-- Exercise text follows --

Practical Number- 01
INTRODUCTION TO MACHINE LEARNING
    Machine learning (ML) is a field of artificial intelligence (AI) that enables computers to learn
    from data and improve their performance without being explicitly programmed. It involves
    algorithms that can analyse patterns, make predictions, and learn from experience, allowing
    systems to autonomously adapt and improve their accuracy over time.
    Types of Machine Learning
    Supervised learning is a machine learning model that uses labeled training data (structured
    data) to map a specific feature to a label. In supervised learning, the output is known (such
    as recognizing a picture of an apple) and the model is trained on data of the known output.
    The most common supervised learning algorithms used today include:
   Linear regression
   Polynomial regression
   K-nearest neighbors
   Naive Bayes
   Decision trees
    Unsupervised learning is a machine learning model that uses unlabeled data (unstructured
    data) to learn patterns. Unlike supervised learning, the “correctness” of the output is not
    known ahead of time. Rather, the algorithm learns from the data without human input (and
    is thus, unsupervised) and categorizes it into groups based on attributes Unsupervised
    learning is good at descriptive modeling and pattern matching.
    The most common unsupervised learning algorithms used today include:
   Fuzzy means
   K-means clustering
   Hierarchical clustering
   Partial least squares
    What is Regression?
    In machine learning, regression is a supervised learning technique used to predict
    continuous numerical values by modeling the relationship between input features and a
    target variable, using statistical methods to make predictions.
    Independent Variable (Predictor, Feature, Input Variable):
    These are the variables that you use to predict the outcome. They are the inputs to the
    model.

-- Exercise text concluded --
-- Extracted entries follows --

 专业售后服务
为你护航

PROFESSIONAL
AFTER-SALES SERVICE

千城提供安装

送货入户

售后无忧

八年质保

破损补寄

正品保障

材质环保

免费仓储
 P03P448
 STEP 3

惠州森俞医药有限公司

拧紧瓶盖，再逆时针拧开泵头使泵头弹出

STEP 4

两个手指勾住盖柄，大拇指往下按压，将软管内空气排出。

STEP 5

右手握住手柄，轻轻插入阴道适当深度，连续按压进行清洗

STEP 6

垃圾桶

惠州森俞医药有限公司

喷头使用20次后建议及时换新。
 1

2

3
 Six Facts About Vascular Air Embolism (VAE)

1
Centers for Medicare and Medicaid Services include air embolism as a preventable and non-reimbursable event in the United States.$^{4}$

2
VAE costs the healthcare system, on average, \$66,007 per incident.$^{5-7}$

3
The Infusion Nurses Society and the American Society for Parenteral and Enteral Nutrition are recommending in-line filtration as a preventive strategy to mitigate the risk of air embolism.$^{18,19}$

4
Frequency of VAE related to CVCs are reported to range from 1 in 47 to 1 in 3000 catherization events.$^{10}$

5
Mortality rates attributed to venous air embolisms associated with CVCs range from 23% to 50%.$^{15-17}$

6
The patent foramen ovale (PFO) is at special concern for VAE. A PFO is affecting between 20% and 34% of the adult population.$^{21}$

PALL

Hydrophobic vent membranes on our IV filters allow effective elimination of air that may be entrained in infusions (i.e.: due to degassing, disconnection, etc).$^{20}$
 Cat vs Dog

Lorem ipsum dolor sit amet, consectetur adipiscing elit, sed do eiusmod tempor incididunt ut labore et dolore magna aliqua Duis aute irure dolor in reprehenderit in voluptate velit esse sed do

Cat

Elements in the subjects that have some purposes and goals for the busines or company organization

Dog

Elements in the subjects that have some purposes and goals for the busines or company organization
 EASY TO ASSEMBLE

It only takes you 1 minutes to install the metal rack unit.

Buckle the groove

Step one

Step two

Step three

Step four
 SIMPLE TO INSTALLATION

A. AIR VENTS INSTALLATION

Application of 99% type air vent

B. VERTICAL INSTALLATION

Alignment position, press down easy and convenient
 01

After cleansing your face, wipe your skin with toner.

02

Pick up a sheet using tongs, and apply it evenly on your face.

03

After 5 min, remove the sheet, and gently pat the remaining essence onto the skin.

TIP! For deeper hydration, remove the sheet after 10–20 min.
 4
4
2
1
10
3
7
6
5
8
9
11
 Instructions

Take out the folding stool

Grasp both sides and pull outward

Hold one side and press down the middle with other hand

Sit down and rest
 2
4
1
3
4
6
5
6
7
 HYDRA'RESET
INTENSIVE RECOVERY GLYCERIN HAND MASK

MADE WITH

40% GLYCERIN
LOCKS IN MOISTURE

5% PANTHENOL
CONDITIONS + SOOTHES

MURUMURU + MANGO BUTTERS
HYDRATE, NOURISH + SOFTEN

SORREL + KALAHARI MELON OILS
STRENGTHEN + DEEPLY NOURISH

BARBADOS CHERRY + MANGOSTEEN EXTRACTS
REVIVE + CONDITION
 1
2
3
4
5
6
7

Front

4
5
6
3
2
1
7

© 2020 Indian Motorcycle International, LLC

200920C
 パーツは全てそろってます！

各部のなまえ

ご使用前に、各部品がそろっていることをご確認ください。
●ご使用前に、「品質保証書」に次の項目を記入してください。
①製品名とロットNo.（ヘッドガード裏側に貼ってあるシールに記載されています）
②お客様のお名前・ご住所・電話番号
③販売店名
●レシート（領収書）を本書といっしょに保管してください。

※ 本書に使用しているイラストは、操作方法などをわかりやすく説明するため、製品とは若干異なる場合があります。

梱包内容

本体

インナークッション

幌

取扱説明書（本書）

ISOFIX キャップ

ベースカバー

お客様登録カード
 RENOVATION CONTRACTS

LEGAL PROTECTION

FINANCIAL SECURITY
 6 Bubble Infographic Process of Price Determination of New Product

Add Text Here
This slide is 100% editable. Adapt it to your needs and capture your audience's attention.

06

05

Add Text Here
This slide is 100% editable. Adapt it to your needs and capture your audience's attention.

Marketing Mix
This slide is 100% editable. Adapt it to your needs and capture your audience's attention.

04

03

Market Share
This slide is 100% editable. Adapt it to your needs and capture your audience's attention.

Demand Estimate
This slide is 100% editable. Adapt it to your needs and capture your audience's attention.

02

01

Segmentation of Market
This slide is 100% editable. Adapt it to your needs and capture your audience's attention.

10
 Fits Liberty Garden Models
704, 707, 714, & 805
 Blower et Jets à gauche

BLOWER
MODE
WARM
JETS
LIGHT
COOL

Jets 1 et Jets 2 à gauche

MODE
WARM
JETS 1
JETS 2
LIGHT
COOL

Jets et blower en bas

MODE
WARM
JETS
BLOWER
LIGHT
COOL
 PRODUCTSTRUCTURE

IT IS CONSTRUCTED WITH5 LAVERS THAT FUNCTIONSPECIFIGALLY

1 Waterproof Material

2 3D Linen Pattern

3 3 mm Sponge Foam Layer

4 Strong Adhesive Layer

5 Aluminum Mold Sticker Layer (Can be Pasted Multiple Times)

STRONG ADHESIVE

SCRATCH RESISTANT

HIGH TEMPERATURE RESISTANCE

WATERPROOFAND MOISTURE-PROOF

-- Extracted entries concluded --

**Work request A**
Using the machine learning introduction, what are the answers to these?
(i) What kind of training data does supervised learning use?
(ii) Which two clustering algorithms appear among the common unsupervised learning algorithms?
(iii) What kind of values is regression used to predict?
**Work request B**
Could you extract the part of the machine learning introduction starting at "The most common unsupervised" and ending at "to make predictions."?

**Answer section A**
(i) Labeled training data (structured data).
(ii) K-means clustering and hierarchical clustering.
(iii) Continuous numerical values.

**Answer section B**
The most common unsupervised learning algorithms used today include:
   Fuzzy means
   K-means clustering
   Hierarchical clustering
   Partial least squares
    What is Regression?
    In machine learning, regression is a supervised learning technique used to predict
    continuous numerical values by modeling the relationship between input features and a
    target variable, using statistical methods to make predictions.